IckyATLAS Posted June 16, 2024 Posted June 16, 2024 (edited) 6 hours ago, AEthelraedUnraed said: The "damage" metric isn't really a good one and I don't even know if it's actively used by the damage or flight models. It's just a rough metric of how much "HP" an aircraft had to tank. If he was 40% damaged but none of that was to essential systems, he should still be able to fly on mostly fine. I checked the accuracy of the system that manages the damage metric. Normally it goes from 0 to 100%. You can define either a step mode (generates a message every time a step is achieved in terms of life lost) or an absolute value about what "life" you still have and not how much you lost. I can say that it is extremely inaccurate. I checked it by having an event reported according to gradual damage through firing on the plane in a predefined and repeatable scenario.
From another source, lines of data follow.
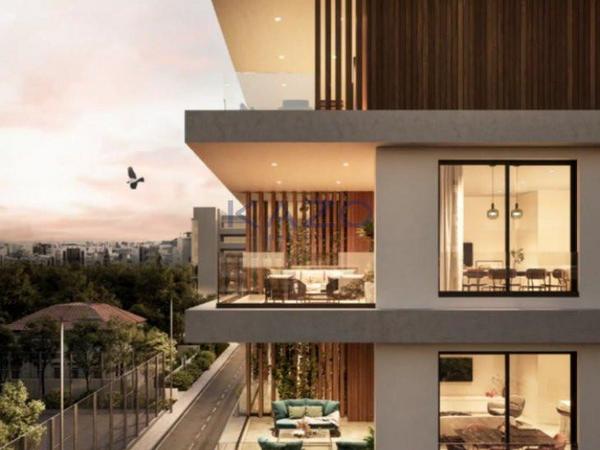 2 bedroom apartment for sale agios nektarios limassol 1735549 image 15993173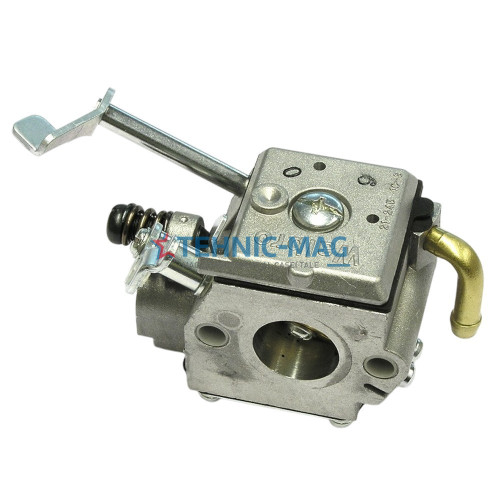 Оригинален карбуратор Honda GX100 Walbro HDA-206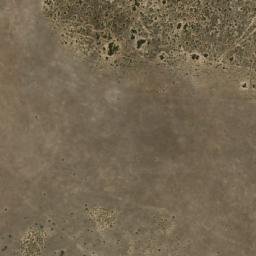 Satellite imagery of Point Labatt, AU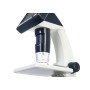 Digital microscope levenhuk discovery artisan 128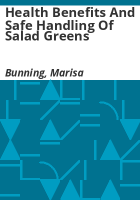 Health_benefits_and_safe_handling_of_salad_greens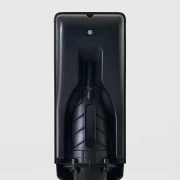 LIND Electric Surfboard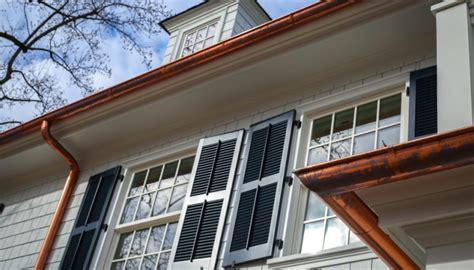 st louis gutter and siding reviews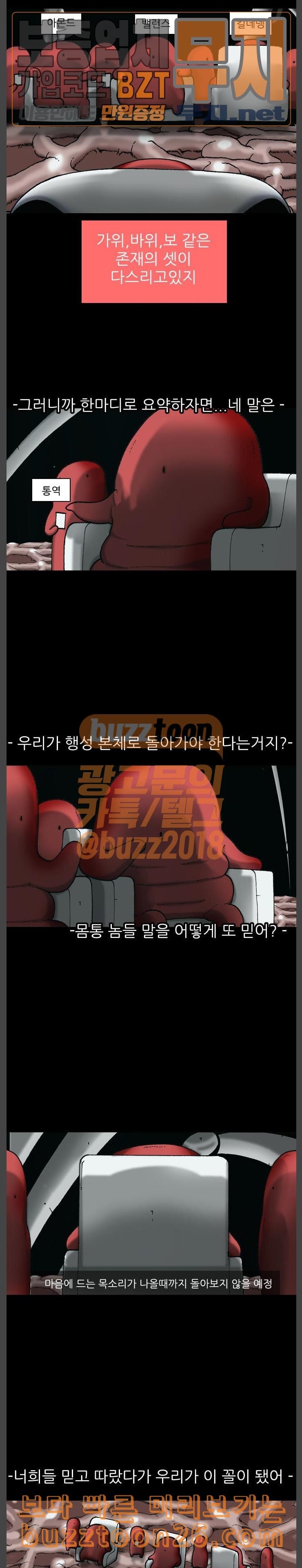 15757433635774.jpeg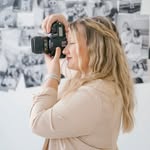 Leah Clayton Photography, LLC - @leahclaytonphoto - Instagram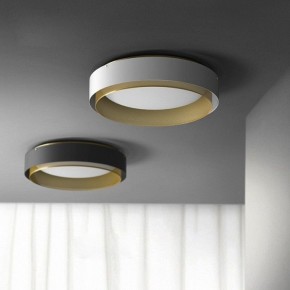 Накладной светильник Imperiumloft Casing CASING-C01 в Советском - sovetskiy.mebel24.online | фото 2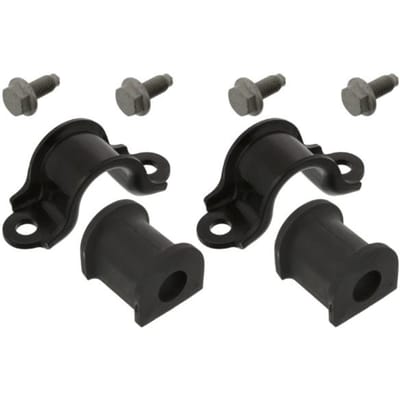 Verlagingsset voor stabilisatorstang FEBI BILSTEIN 44860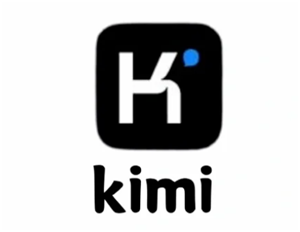 Kimiҳڹ kimiҳôppt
The moment the message is sent according to damage value does not correlate with the damage incurred by the plane. The definition of On Critical Damage and On Damage is also not so clear and does not fire as we could expect. But I must admit that the scale of damage and its correlation to a given damaged object is very tough to define. If we would know how this damage scale is made that would help. Otherwise we must as usual try and try with different values until you have something that is acceptable for your mission scenario. Edited June 16, 2024 by IckyATLAS 1
1CGS LukeFF Posted June 17, 2024 1CGS Posted June 17, 2024 Guys, you know the drill - please post track files along with a detailed description of the problem with these sorts of complaints.